Le rapport fait également état des impacts négatifs de changement climatique sur le cycle de l’eau dans les montagnes, source d’eau douce pourtant essentielle pour de nombreuses populations à travers le monde. « Le nombre de personnes largement ou entièrement dépendantes de l’eau des montagnes a augmenté dans le monde entier, passant d’environ 0,6 milliard dans les années 1960 à environ 2 milliards au cours de la dernière décennie et, dans le monde, les deux tiers de l’agriculture irriguée dépendent des apports essentiels du ruissellement des montagnes », détaillent ainsi les scientifiques. En Italie, les agriculteurs déplorent déjà la gravité de la situation.

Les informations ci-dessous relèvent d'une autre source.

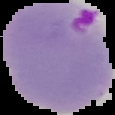
{
  "image_size": "115×115 pixels",
  "preparation": "thin blood smear",
  "result": "malaria parasites identified",
  "image_type": "segmented cell region with the area outside set to black"
}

Une illustration du monde à venir ?
De manière générale, le GIEC estime que l’augmentation des températures continuera d’induire des changements dans les régions de montagne tout au long du XXIe siècle, avec des conséquences négatives attendues pour la cryosphère des montagnes, la biodiversité, les services écosystémiques et le bien-être humain. Certains mécanismes d’adaptation, comme la mise en place d’une coopération régionale et une gouvernance transfrontalière dans les régions de montagne, doivent urgemment se concrétiser selon les chercheurs, qui déplorent aujourd’hui « un rythme, une profondeur et une portée actuels de l’adaptation insuffisants pour faire face aux risques futurs dans les régions montagneuses», en particulier à des niveaux de réchauffement plus élevés (+1,5°C).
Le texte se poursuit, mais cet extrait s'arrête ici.